Reports say confirmation came via Fernandez’s family that the 81-year-old passed away in her sleep.
Fernandez, an activist and cultural worker, founded the Odunde Festival in 1975 with a $100 grant. The festival would continue on for four decades to present day as the largest African American street festival in the United States attracting nearly 500,000 people.
“I wanted to bring more African culture to Philadelphia,” said Fernandez in an interview last year.
The festival has origins in the Nigerian New Year celebrated in the Yoruba religion.
The festival features a procession over the South Street Bridge to the Schuykill River, vendors, musical concerts and attendees congregating, reconnecting and having a great time.

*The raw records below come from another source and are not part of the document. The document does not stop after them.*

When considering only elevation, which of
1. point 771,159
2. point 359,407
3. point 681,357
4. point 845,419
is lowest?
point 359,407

In April 2016 Fernandez authored a memoir titled Recollections (part one) with Deborah Kodish detailing her upbringing and life in South Philadelphia during the 1930’s.
Fernandez describes her lively community of South Philly noting “we were all poor together.”
Fernandez grew up helping her mother, the first Black committeewoman in South Philadelphia.
Her legacy of activism would extend through generations.
The first year that Lois Fernandez organized Odunde, she had her 1-year-old daughter Oshunbumi “Bumi” Fernandez strapped on her back.
Bumi, would later become the CEO of the Odunde Festival.
Rest in Power Lois Fernandez. Thank you for the blueprint and rich legacy you have bestowed upon Philadelphia.
The Philadelphia Sunday SUN, extends its heartfelt condolences on the death of Lois Fernandez founder of the Odunde Festival. Our prayers are with her daughter Bumi and her family.